::: EXTRACTO DE DATOS

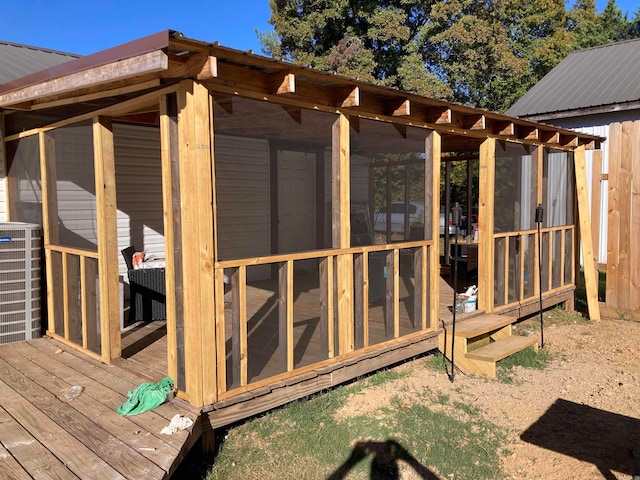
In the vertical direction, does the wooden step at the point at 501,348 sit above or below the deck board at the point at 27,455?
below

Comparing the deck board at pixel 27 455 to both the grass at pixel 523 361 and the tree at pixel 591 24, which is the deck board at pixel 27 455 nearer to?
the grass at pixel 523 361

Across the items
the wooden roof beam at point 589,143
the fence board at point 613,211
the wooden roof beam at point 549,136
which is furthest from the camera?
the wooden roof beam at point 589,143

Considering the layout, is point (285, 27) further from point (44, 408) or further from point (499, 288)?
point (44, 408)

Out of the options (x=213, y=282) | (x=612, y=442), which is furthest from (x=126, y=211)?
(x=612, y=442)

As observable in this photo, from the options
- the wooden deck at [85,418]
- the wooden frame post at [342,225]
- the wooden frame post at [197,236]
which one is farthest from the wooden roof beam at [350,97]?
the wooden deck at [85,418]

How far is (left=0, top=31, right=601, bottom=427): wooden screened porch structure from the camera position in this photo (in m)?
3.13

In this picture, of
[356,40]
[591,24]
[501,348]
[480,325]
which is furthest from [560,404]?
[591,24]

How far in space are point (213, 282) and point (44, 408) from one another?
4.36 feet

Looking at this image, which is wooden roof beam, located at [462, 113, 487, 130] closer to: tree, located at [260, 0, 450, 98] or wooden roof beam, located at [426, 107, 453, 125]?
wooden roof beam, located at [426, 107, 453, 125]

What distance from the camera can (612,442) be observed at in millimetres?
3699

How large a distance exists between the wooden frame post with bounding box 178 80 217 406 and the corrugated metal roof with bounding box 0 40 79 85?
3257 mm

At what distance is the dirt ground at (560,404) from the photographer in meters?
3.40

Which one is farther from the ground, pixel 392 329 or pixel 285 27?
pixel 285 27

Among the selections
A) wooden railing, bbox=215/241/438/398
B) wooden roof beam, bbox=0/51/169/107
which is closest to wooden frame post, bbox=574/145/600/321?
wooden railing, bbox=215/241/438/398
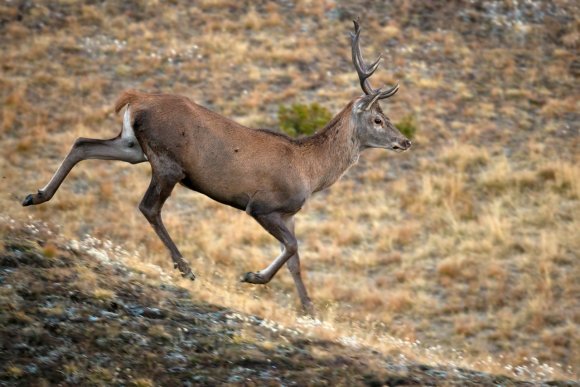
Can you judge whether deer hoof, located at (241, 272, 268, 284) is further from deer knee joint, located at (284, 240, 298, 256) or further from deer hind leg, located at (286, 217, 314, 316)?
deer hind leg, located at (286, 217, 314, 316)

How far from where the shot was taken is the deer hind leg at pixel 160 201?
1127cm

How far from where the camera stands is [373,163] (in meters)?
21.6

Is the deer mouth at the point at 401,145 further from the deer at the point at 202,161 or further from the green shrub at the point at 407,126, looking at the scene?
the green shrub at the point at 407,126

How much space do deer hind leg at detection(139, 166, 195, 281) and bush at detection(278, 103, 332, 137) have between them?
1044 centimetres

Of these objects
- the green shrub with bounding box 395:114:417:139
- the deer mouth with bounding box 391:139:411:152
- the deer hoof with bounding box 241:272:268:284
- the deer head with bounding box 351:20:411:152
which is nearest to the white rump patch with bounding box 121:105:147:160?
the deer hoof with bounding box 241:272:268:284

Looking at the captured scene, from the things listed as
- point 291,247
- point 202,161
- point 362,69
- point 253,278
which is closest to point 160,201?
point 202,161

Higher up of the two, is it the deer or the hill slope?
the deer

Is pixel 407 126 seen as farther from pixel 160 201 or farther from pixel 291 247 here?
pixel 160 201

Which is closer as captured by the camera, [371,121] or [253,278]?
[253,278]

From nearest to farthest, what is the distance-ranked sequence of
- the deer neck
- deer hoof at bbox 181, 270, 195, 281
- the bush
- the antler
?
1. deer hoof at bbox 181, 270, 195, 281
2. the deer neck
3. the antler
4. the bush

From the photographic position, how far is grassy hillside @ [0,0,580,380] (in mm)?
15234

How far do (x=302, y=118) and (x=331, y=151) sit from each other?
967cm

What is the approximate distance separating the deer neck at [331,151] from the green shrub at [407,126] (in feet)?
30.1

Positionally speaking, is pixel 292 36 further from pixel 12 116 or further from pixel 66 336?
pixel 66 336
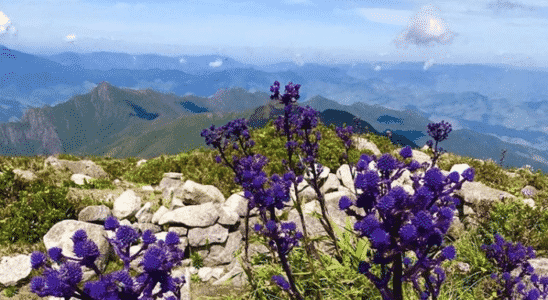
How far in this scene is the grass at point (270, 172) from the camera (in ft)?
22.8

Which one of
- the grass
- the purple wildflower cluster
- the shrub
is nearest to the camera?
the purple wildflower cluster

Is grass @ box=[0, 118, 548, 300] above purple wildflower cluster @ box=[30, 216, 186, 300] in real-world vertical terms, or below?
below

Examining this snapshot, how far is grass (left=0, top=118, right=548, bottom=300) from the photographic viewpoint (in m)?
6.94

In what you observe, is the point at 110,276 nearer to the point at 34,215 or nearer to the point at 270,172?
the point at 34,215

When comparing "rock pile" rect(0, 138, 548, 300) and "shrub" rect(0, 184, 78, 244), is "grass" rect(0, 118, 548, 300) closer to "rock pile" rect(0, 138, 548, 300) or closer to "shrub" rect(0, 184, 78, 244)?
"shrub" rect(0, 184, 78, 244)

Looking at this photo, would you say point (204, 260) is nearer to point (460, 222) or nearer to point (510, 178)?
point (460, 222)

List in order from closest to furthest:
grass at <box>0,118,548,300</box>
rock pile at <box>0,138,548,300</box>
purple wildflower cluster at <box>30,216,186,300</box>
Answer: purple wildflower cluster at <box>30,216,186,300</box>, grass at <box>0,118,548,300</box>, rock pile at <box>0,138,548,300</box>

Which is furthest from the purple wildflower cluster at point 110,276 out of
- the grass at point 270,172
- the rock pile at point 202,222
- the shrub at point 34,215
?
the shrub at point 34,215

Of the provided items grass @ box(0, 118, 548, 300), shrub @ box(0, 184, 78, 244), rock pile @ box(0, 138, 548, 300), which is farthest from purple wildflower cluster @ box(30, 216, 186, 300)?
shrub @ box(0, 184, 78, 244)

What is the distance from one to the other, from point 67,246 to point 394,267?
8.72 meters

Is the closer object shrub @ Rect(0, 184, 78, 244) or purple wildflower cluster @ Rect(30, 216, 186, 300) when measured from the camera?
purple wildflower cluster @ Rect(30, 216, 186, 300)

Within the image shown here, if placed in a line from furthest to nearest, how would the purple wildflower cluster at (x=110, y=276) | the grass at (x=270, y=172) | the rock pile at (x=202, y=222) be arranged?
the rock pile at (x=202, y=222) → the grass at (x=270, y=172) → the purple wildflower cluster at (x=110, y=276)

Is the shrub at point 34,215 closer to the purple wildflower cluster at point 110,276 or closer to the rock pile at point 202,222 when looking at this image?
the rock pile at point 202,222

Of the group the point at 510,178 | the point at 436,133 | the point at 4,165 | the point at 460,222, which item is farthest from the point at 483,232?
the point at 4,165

::::::
::: EXTRACTO DE DATOS

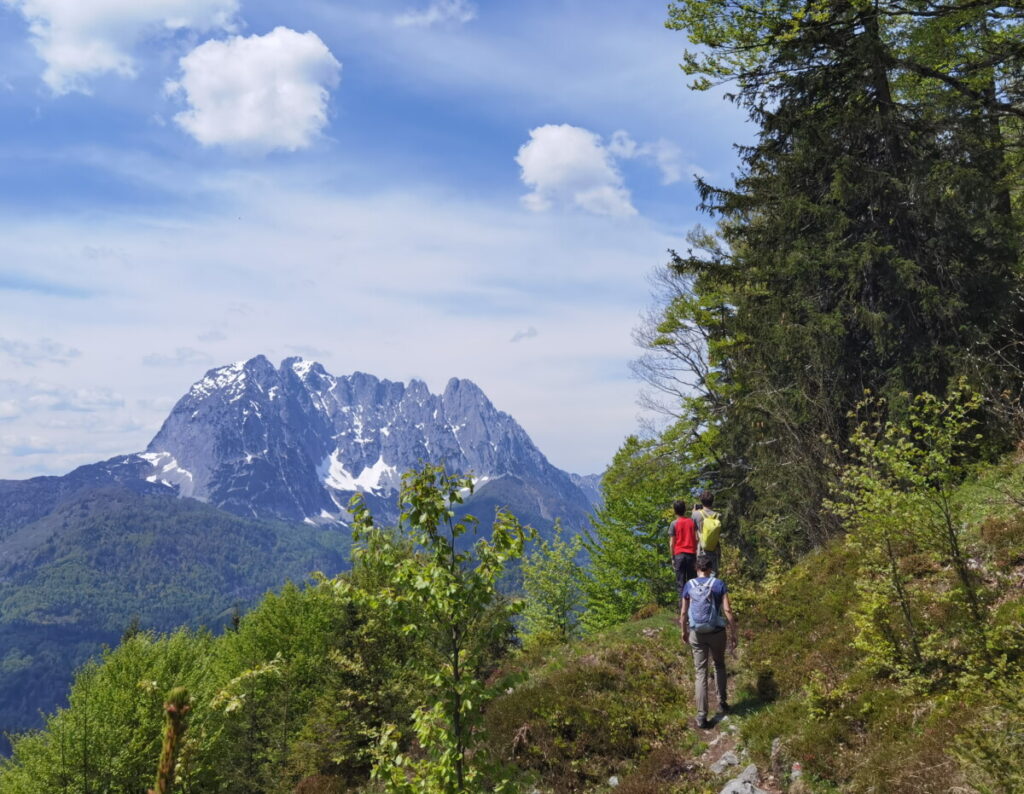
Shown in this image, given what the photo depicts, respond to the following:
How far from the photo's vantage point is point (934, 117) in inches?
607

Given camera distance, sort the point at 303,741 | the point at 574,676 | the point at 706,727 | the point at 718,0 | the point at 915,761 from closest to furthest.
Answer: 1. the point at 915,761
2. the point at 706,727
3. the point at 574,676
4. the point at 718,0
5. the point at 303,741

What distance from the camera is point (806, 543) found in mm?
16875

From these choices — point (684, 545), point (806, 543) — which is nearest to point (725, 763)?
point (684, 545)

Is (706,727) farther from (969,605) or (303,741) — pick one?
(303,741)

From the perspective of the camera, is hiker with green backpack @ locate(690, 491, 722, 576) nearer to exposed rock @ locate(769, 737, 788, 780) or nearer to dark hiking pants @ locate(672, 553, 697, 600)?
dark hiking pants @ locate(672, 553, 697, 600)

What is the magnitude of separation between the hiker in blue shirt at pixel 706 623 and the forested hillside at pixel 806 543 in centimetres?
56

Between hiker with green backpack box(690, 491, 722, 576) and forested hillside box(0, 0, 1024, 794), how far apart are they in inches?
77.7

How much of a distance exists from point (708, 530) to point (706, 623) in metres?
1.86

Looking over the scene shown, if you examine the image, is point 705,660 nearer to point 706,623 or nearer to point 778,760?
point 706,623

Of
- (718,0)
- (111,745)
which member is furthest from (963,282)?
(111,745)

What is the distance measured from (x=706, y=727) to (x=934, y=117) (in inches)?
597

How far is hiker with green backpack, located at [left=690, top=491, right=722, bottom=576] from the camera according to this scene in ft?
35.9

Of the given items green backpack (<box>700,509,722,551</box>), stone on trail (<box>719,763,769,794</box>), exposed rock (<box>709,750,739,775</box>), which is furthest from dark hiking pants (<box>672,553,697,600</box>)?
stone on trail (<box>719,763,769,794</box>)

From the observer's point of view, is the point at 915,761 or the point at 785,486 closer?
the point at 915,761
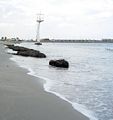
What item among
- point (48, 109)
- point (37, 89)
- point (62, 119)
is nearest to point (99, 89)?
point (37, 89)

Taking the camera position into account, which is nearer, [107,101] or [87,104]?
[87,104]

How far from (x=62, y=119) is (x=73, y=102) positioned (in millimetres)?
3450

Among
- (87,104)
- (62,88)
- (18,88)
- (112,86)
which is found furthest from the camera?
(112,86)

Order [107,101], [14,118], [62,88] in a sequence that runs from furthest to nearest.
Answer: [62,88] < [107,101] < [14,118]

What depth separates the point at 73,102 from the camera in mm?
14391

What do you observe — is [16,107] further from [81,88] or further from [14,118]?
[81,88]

::::::

● TAREA ESCRITA
Cuenta las líneas de los registros que contienen la cadena "bounding", distinguiendo mayúsculas de minúsculas. Escribe solo el número.

● RESPUESTA AL EJERCICIO
7